» SÉRIE D'EXERCICES:
A - Dans la critique de film, résumez sous forme de liste le paragraphe qui commence par « D'une, parce que » en conservant ses faits principaux.
B - Poursuivez la critique de film en reprenant juste après sa dernière phrase.

» EXTRAIT FOURNI:
········

Lorsque le mafieux fait son apparition, il se présente alors comme l'espoir qu'une forme de justice vienne entraver Marla. Une justice que la Justice elle-même n'aurait pas pu ou n'aurait pas su faire triompher. On a beau savoir que c'est un gangster. On a beau savoir qu'il pratique la traite des femmes... Il n'en reste pas moins sympathique. Et pourquoi ?


D'une, parce que le sujet de la traite des femmes n'est jamais montré. Il est évoqué durant 10 secondes lorsque le mafieux (appelons le Roman, puisque c'est son prénom) regarde des photos de femmes très peu réjouissantes (les photos) en parlant de « marchandise ». Par contre, l'activité de Marla fait l'objet de toute l'exposition du film, et l'injustice et l'impuissance qui accable ses victimes est très bien montrée. (Il faut accorder ça au film, son exposition est visuellement réussie.)

········

(Lignes d'un jeu de données de raisonnement spatial)
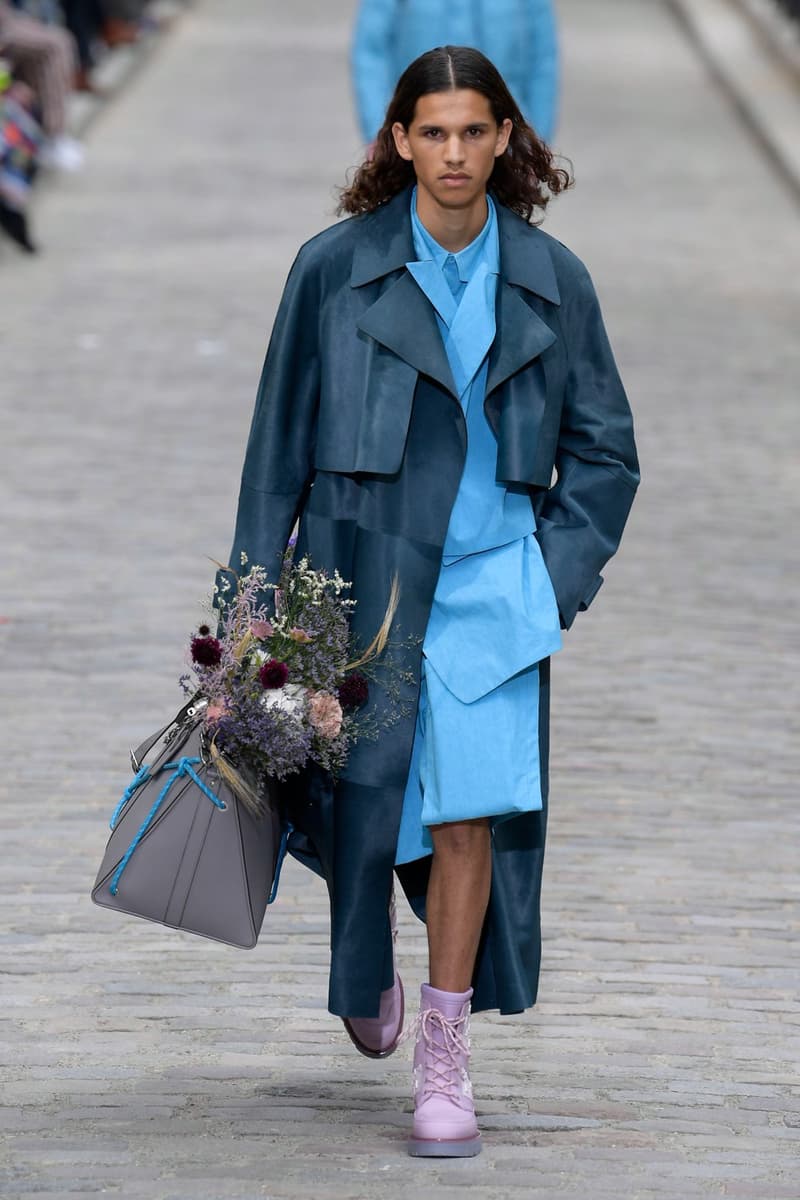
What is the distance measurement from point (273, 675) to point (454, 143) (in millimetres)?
886

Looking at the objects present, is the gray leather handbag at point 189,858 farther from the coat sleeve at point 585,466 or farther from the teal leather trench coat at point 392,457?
the coat sleeve at point 585,466

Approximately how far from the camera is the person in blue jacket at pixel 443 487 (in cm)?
413

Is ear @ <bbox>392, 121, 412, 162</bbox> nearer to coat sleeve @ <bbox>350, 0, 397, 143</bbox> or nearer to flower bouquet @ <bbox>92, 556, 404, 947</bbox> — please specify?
flower bouquet @ <bbox>92, 556, 404, 947</bbox>

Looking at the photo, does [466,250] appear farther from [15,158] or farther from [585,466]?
[15,158]

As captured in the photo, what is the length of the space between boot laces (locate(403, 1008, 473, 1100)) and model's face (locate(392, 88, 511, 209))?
52.8 inches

········

» RÉPONSES PROPOSÉES:
A -
- La traite des femmes n'est jamais montrée à l'écran.
- Elle n'est évoquée qu'une dizaine de secondes : le mafieux, Roman, regarde des photos de femmes en parlant de « marchandise ».
- À l'inverse, toute l'exposition du film est consacrée à l'activité de Marla.
- L'injustice et l'impuissance subies par les victimes de Marla y sont bien montrées.
- Cette exposition est visuellement réussie.

B -
De deux, parce que l'enjeu pour Roman est de retrouver sa mère (et des diamants). L'enjeu pour Marla est de faire du pognon, et de ne pas ravaler sa fierté... Comment ne peut-on pas être tenté de se ranger aux côtés de Roman, dans ce cas ?



To bitch or not to bitch ?



Le dilemme n'aura été que de courte durée me concernant, puisqu'il le film a très vite pris le parti de Marla. Il a pris le chemin de l'hypothèse numéro une : Roman cherche à tuer Marla, et elle cherche à lui échapper et à préserver sa propre vie.


Comme dans tout film du genre, les méthodes de Roman vont aller crescendo vers la violence. Enfin... en restant quand même très mesuré. La pression s'accentuera sur la personnage de Marla. On tente alors de nous attendrir avec ses peurs et ses craintes. Mais Marla ne craint rien...


Le comble, c'est que Roman n'est pas un très bon mafieux. Il n'a pas beaucoup d'hommes à sa solde. Ceux qui le suivent ne sont pas les plus futés ni les plus compétents. Il ne fera jamais preuve d'une extrême violence ou d'une grande cruauté. Il ne tentera qu'une fois de faire évader sa mère en envoyant trois guignols dans un EHPAD... Roman ne représente apparemment pas une grande menace.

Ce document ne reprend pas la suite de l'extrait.